-- Stated goal 1 --
Answer these questions about the Rothko biography:
(a) In what year did the family immigrate to the United States, and where did they settle?
(b) With which group was Rothko associated from 1935 to 1940?
(c) Which Matisse painting fascinated Rothko in 1949?
-- Stated goal 2 --
Transcribe everything in the Rothko biography from "In 1949, Rothko" down to "later abstract paintings.".

Born Marcus Rothkowitz (1903-1970) in Dvinsk, Russia, the artist immigrated to the United States with his family in 1913 and settled in Portland, Oregon. After attending Yale University from 1921-23, Rothko moved to New York and intermittently attended classes at the Art Students League. 
Rothko's earliest work, Expressionist landscapes and still lifes, show the influence of artist Milton Avery whom Rothko befriended shortly after arriving in New York. From 1935 to 1940 the artist was associated with The Ten, a group of American Expressionists including Adolph Gottlieb who exhibited together in New York and Paris. During the 1940s, Rothko began to experiment with new media and techniques. In 1949 he arrived at his signature style of large rectangular fields of color stacked one above another and would work within this format for the rest of his career.
Rothko largely abandoned conventional titles, sometimes resorting to numbers or colors in order to distinguish one work from another. The artist also now resisted explaining the meaning of his work. "Silence is so accurate," he said, fearing that words would only paralyze the viewer's mind and imagination.
In 1949, Rothko became fascinated by Matisse’s Red Studio, acquired by the Museum of Modern Art that year. He later credited it as a key source of inspiration for his later abstract paintings.

-- Excerpted records --

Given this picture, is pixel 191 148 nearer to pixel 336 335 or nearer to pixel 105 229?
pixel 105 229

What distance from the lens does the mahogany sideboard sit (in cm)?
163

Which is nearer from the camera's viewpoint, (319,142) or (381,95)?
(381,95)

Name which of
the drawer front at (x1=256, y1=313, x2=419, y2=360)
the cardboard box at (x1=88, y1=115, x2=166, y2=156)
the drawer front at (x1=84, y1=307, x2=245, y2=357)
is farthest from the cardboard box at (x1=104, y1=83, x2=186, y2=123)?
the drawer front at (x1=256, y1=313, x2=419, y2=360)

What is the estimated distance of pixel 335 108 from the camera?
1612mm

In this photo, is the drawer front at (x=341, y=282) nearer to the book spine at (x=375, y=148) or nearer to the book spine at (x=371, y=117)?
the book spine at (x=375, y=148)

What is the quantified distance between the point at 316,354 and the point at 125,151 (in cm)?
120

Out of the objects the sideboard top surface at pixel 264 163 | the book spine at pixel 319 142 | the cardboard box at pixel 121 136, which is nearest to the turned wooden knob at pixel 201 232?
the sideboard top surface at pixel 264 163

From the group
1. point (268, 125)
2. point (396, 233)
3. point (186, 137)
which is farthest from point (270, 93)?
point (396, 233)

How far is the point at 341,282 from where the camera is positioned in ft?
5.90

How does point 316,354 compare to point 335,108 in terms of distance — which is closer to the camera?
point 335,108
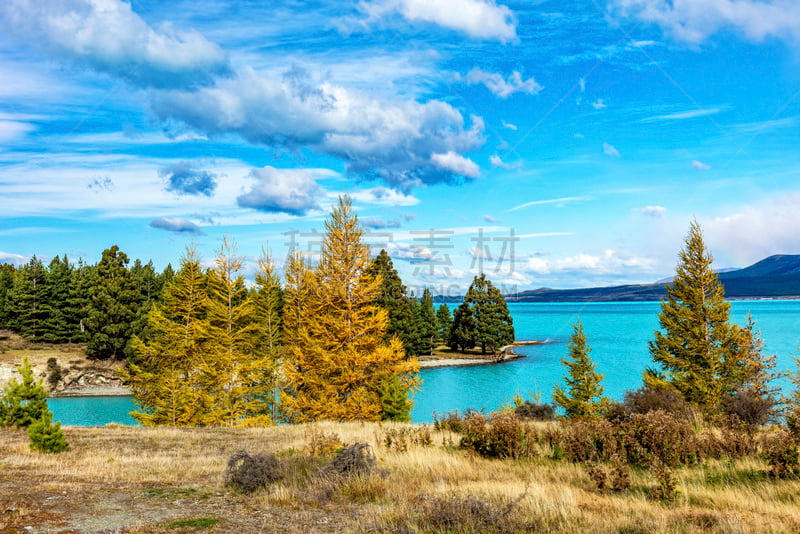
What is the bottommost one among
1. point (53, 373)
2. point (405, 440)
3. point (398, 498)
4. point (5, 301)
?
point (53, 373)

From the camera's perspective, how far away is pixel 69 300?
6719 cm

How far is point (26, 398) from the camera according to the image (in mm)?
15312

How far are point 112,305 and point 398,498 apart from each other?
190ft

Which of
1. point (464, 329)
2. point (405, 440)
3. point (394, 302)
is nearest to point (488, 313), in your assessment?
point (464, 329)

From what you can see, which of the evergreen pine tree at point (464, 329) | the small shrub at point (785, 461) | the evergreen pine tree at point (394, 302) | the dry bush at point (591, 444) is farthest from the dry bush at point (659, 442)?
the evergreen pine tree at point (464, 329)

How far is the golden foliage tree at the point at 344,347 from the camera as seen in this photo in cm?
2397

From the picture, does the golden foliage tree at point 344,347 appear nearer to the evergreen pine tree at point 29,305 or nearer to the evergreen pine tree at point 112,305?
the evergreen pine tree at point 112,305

-- Expected output 1 --
(a) 1913, in Portland, Oregon.
(b) The Ten.
(c) Red Studio.

-- Expected output 2 --
In 1949, Rothko became fascinated by Matisse’s Red Studio, acquired by the Museum of Modern Art that year. He later credited it as a key source of inspiration for his later abstract paintings.